Por cultura entendemos os padrões, valores, crenças e atitudes que permeiam uma sociedade e suas instituições, contribuindo para definir como um povo fala, interage, delibera, enfim, qual é seu estilo de vida. A maior parte das comunidades está enraizada em valores patriarcalistas, sobretudo as sociedades periféricas do capitalismo tardio, nas quais há forte legitimação de papéis bastante distintos para homens e mulheres. Esse fato implica numa forte resistência das instituições partidárias e do eleitorado à participação político-institucional de mulheres, associadas à esfera privada, às tarefas domésticas e ao cuidado.

São sociedades transpassadas pela divisão sexual do trabalho, que perpetua valores machistas no estabelecimento e desenvolvimento de papéis sociais. Para Nancy Fraser, a capacidade destrutiva dos valores androcêntricos estaria em seu exercício cotidiano e nos processos de socialização mais básicos de um sistema de crenças que situa as mulheres em posições de inferioridade. Na maioria dos casos, a primeira barreira à participação política feminina já aparece em casa.

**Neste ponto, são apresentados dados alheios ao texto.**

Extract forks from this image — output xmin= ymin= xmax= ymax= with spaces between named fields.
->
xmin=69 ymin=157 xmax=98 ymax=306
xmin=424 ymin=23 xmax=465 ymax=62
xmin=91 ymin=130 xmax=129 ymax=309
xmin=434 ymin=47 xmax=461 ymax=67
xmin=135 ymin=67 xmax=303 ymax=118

Daí a necessidades de se estabelecer normas que condicionem práticas sociais mais igualitárias, de modo a alterar a cultura política e a mentalidade da população. Os próprios partidos apresentam resistência à incorporação das mulheres na arena política, dada a visão geral conservadora sobre o papel social da mulher. Aliando-se os valores patriarcais às variáveis que determinam uma baixa demanda por candidatos, resulta-se em uma realidade na qual os partidos não tomam como prioridade a presença feminina em cargos políticos. Faz-se necessário então desconstruir padrões institucionalizados de valores culturais que privilegiam as masculinidades e desconsideram o que está no escopo do feminino, impedindo o estabelecimento de uma verdadeira justiça, principalmente no âmbito material.

3) Fatores políticos

Quando falamos em fatores políticos, estamos nos referindo àqueles elementos que moldam a demanda por candidatos. Há quem insista que o incremento da participação feminina depende mais dos partidos políticos do que do sistema eleitoral ou dos eleitores. Para Araújo & Alves (2007), os partidos de esquerda teriam uma tendência maior a estimular a participação feminina e a eleger mais mulheres.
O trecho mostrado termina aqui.